→ **SOURCE**:
....................
Keyboard shortcuts

Press or to navigate between chapters

Press S or / to search in the book

Press ? to show this help

Press Esc to hide this help

Lab 03-01 — Implement the Scheduler Step [CPU-OK]

The scheduler is the brain of the engine — the component that decides, every single step, who computes and how much. In this lab you implement its core: the two-phase loop (serve the RUNNING, then admit the WAITING) under a global token budget, a sequence-slot cap, and a per-request chunk limit. It is maybe 30 lines of code. Those 30 lines are the difference between a GPU that hums at 90% utilization and one that stutters between overload and idleness — and they are, shape for shape, the same 30 lines at the heart of upstream/vllm/v1/core/sched/scheduler.py.

Contents


Why this lab exists

In Phase 1 lab-04 you observed the scheduler's decisions as a trace of per-step batch dicts. Reverse the arrow: now you are the one producing those dicts. Everything you watched — chunking to the budget, deferred admission, mixed prefill+decode batches — must now fall out of code you write. This is the course's central loop made flesh: observe a mechanism, then build it, and the understanding compounds.

It's also the file you will touch most as a contributor. Scheduling policy is where vLLM evolves fastest — priority scheduling, fairness, SLA-aware admission, disaggregated prefill (Phase 15) are all edits to this loop. The deep-dive walks you through the real Scheduler.schedule; this lab makes sure that when you read it, you're recognizing, not learning.
....................
→ **Stored entries**:
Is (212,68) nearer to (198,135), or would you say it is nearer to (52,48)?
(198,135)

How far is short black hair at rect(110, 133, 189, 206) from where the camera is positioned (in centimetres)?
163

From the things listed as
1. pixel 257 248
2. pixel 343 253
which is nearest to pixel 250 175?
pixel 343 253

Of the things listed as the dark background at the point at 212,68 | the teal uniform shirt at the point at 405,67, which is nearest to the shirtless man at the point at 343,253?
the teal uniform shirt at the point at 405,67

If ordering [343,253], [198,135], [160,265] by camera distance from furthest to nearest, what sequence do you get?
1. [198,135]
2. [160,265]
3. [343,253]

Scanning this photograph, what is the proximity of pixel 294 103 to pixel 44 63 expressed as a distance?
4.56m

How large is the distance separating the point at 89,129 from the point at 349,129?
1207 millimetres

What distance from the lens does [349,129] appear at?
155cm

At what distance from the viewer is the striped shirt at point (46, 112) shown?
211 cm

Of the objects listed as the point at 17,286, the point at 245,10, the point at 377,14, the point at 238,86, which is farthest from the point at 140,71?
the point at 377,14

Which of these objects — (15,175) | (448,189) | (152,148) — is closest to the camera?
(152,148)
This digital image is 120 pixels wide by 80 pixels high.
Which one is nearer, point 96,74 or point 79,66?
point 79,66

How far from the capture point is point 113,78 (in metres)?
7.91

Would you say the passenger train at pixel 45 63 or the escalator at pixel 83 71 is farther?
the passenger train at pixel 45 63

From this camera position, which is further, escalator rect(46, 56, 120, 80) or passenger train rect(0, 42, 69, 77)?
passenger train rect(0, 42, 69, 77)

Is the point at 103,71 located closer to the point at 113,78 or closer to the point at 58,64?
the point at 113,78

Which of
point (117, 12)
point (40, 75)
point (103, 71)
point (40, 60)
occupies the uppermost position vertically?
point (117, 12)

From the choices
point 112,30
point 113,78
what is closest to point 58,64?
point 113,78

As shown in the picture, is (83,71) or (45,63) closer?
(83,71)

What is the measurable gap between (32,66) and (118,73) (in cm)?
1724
....................
→ **STATED TASK A**:
Copy the listing word for word, beginning with the line that contains "What distance from the lens" and continuing through the last line of the listing.
→ **STATED TASK B**:
Write the next part of the page on the scheduler lab, picking up right after its last sentence.

→ **FINAL RESULT A**:
What distance from the lens does [349,129] appear at?
155cm

At what distance from the viewer is the striped shirt at point (46, 112) shown?
211 cm

Of the objects listed as the point at 17,286, the point at 245,10, the point at 377,14, the point at 238,86, which is farthest from the point at 140,71?
the point at 377,14

Which of these objects — (15,175) | (448,189) | (152,148) — is closest to the camera?
(152,148)
This digital image is 120 pixels wide by 80 pixels high.
Which one is nearer, point 96,74 or point 79,66?
point 79,66

How far from the capture point is point 113,78 (in metres)?
7.91

Would you say the passenger train at pixel 45 63 or the escalator at pixel 83 71 is farther?
the passenger train at pixel 45 63

From this camera position, which is further, escalator rect(46, 56, 120, 80) or passenger train rect(0, 42, 69, 77)?
passenger train rect(0, 42, 69, 77)

Is the point at 103,71 located closer to the point at 113,78 or closer to the point at 58,64?
the point at 113,78

Which of
point (117, 12)
point (40, 75)
point (103, 71)
point (40, 60)
occupies the uppermost position vertically?
point (117, 12)

From the choices
point 112,30
point 113,78
what is closest to point 58,64?
point 113,78

As shown in the picture, is (83,71) or (45,63) closer?
(83,71)

What is the measurable gap between (32,66) and (118,73) (in cm)?
1724

→ **FINAL RESULT B**:
Background: the three scarce resources

Every scheduling decision is a negotiation between three independent scarcities, and the loop checks all three — know which line enforces which:

  1. max_num_batched_tokens (the token budget, default 2048–8192 upstream) — caps total tokens computed per step. This is a latency control: step wall-clock time grows with scheduled tokens, so the budget is, almost literally, your inter-token latency dial (lab-05 measures this). The budget is global per step — one pool shared by everyone scheduled.
  2. max_num_seqs (the slot cap) — caps how many requests can be RUNNING at once. This bounds per-step fixed overheads and runner state (and, on real hardware, things like CUDA-graph batch-size buckets — Phase 5). It is checked only at admission: an already-running request never re-competes for its slot.
  3. KV memory (via kv.allocate(...)) — the hard wall from Phase 2. Unlike the other two, this one can refuse mid-flight (a decode needs one more block and the pool is empty); handling that refusal is preemption, deliberately deferred to lab-04. In this lab, allocation failure during admission simply stops admitting.

Three resources, three different enforcement points. Most scheduler bugs are one resource checked at the wrong point — e.g. counting seqs in the budget loop, or letting an admission overdraw the budget "just this once."

Why running-first is not arbitrary

The loop's order — RUNNING phase, then WAITING phase — encodes a policy with a name: decode-first. The requests already running have users watching tokens stream; a stalled decode is a frozen cursor in somebody's chat window. The waiting requests haven't received anything yet; making them wait one more step costs queueing delay but breaks no stream. So the scheduler protects in-flight experience first and spends whatever budget remains on admissions.

The inverse policy (admit-first) would maximize... nothing useful: it trades visible jitter for marginally earlier admissions. But note the deeper principle, because it generalizes: the loop's iteration order IS the priority policy. Upstream's priority scheduling and preemption-victim selection are both, at bottom, careful answers to "in what order do we iterate, and from which end do we take?"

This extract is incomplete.